Contact Dermatitis: Contact dermatitis can also manifest as erythematous lesions with vesicles and crusting. However, it is usually associated with a history of exposure to irritants or allergens, which the patient denies. Additionally, contact dermatitis often presents with pruritus and can affect areas of the skin in contact with the offending substance, including the hands or areas exposed to allergens in personal care products or clothing.

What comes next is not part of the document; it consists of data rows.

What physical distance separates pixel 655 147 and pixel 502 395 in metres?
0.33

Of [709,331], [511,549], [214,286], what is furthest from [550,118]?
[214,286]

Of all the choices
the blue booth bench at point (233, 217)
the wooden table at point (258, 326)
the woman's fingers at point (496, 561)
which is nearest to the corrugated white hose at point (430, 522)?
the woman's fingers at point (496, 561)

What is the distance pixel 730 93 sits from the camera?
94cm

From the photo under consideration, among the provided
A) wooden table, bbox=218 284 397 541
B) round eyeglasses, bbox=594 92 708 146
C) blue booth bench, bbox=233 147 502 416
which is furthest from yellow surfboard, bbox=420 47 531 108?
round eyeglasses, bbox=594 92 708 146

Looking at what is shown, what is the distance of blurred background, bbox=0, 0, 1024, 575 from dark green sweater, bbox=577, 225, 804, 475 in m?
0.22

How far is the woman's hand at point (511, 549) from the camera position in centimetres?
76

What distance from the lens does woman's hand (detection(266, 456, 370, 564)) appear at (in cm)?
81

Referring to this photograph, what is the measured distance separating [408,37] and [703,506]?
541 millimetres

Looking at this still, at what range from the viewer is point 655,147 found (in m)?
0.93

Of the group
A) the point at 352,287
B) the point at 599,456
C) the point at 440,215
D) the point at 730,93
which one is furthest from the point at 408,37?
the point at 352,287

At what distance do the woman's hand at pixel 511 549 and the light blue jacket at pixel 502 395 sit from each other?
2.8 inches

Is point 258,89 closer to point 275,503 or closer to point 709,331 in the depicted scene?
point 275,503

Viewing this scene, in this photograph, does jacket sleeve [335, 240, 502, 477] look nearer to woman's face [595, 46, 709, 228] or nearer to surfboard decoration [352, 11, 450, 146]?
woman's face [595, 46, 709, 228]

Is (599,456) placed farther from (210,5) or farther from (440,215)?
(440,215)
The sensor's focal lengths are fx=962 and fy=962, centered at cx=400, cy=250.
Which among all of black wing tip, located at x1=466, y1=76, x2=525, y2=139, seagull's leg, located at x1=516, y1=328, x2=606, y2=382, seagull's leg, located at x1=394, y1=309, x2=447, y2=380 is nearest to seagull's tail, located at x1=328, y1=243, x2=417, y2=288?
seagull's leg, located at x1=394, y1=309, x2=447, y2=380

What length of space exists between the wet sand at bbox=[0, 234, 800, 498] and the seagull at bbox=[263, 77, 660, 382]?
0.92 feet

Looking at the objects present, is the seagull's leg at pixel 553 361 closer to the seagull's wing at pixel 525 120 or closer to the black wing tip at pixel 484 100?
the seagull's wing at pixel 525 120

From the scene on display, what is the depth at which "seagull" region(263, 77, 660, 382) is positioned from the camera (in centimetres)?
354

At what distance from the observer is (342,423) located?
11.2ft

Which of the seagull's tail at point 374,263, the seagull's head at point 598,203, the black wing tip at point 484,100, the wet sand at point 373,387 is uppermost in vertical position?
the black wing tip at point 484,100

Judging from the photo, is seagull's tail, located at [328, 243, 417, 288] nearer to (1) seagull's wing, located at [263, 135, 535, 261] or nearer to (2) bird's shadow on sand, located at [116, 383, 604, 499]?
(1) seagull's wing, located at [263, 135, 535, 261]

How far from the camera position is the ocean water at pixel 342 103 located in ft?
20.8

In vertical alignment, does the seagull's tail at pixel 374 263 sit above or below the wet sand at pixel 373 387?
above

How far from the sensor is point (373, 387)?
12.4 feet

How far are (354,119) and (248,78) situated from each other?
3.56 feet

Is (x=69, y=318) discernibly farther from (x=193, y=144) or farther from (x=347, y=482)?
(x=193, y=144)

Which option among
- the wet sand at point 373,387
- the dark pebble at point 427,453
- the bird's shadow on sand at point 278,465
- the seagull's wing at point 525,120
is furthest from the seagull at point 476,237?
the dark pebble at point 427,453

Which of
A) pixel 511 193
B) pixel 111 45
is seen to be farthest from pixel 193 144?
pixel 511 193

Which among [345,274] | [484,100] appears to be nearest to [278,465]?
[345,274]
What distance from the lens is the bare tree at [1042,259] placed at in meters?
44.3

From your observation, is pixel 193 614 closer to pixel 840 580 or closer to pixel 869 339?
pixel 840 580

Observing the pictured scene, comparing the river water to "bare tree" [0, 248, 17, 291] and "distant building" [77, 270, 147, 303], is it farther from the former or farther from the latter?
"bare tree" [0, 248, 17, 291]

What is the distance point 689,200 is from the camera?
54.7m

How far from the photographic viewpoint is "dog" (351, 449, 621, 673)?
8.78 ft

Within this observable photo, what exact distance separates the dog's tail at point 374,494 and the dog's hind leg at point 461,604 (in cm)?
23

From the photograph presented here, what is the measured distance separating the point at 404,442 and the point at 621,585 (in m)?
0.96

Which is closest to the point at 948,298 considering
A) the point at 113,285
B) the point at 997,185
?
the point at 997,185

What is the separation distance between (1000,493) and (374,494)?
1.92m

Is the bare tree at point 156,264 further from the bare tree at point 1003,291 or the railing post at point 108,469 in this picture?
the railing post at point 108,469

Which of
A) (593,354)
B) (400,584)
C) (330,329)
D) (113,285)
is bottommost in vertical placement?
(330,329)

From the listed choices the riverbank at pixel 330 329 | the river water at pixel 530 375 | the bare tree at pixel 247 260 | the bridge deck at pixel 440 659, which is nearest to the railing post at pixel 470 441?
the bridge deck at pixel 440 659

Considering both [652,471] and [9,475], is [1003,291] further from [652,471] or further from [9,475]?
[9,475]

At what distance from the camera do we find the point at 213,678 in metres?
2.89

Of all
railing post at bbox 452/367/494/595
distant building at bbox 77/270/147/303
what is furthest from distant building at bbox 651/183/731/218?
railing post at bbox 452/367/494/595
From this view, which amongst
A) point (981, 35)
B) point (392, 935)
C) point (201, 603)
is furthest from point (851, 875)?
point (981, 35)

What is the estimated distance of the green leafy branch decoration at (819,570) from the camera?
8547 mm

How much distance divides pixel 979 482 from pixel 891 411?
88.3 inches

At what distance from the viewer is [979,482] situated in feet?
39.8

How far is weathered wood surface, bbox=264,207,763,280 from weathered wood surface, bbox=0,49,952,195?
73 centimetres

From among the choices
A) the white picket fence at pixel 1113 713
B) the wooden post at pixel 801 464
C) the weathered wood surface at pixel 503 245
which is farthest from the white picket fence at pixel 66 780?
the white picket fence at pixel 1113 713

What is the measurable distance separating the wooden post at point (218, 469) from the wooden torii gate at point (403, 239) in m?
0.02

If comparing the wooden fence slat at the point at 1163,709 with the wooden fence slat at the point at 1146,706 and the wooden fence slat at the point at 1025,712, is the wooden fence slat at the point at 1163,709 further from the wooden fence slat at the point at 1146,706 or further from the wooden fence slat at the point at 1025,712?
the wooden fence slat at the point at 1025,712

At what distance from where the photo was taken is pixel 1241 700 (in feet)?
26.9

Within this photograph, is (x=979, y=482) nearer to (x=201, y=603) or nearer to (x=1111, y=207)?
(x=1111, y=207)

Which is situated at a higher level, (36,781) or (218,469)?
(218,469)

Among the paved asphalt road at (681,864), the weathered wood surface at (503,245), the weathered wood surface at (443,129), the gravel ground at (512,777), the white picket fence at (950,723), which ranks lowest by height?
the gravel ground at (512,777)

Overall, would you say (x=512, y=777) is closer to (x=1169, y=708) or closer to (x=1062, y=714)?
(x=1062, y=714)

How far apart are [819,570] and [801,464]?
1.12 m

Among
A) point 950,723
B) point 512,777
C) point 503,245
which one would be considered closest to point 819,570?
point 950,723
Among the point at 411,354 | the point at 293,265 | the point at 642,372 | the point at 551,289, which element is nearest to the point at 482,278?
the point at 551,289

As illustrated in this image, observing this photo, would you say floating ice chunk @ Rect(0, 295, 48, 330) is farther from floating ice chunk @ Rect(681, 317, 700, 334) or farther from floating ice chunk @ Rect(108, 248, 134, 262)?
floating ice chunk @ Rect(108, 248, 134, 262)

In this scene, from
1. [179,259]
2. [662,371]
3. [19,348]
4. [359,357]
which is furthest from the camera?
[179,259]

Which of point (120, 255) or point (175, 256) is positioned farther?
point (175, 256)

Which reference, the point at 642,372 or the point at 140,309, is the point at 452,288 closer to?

P: Treatment for impetigo typically involves topical antibiotics, such as mupirocin, applied to the affected areas three times daily for 7-10 days. Good hygiene practices, including frequent handwashing and avoiding contact with the lesions, are essential to prevent the spread of infection. It is important to educate the patient about the contagious nature of impetigo and advise them to avoid close contact with others until the lesions have healed.

Follow-up: The patient should be scheduled for a follow-up appointment in one week to monitor the response to treatment and ensure complete resolution of the rash. If the lesions worsen or do not improve with initial treatment, a bacterial culture and sensitivity test may be considered to guide antibiotic therapy.


Holm JG, Hjortsvang H, Kemp M, et al. Impetigo in a Population of Danish Children: A Survey of Frequency, Appearance, and Treatment. Pediatric Dermatology. 2019;36(1):94-98.
Koning S, van der Sande R, Verhagen AP, van Suijlekom-Smit LWA, Morris AD, Butler CC. Interventions for impetigo. Cochrane Database of Systematic Reviews. 2012;2012(1):CD003261.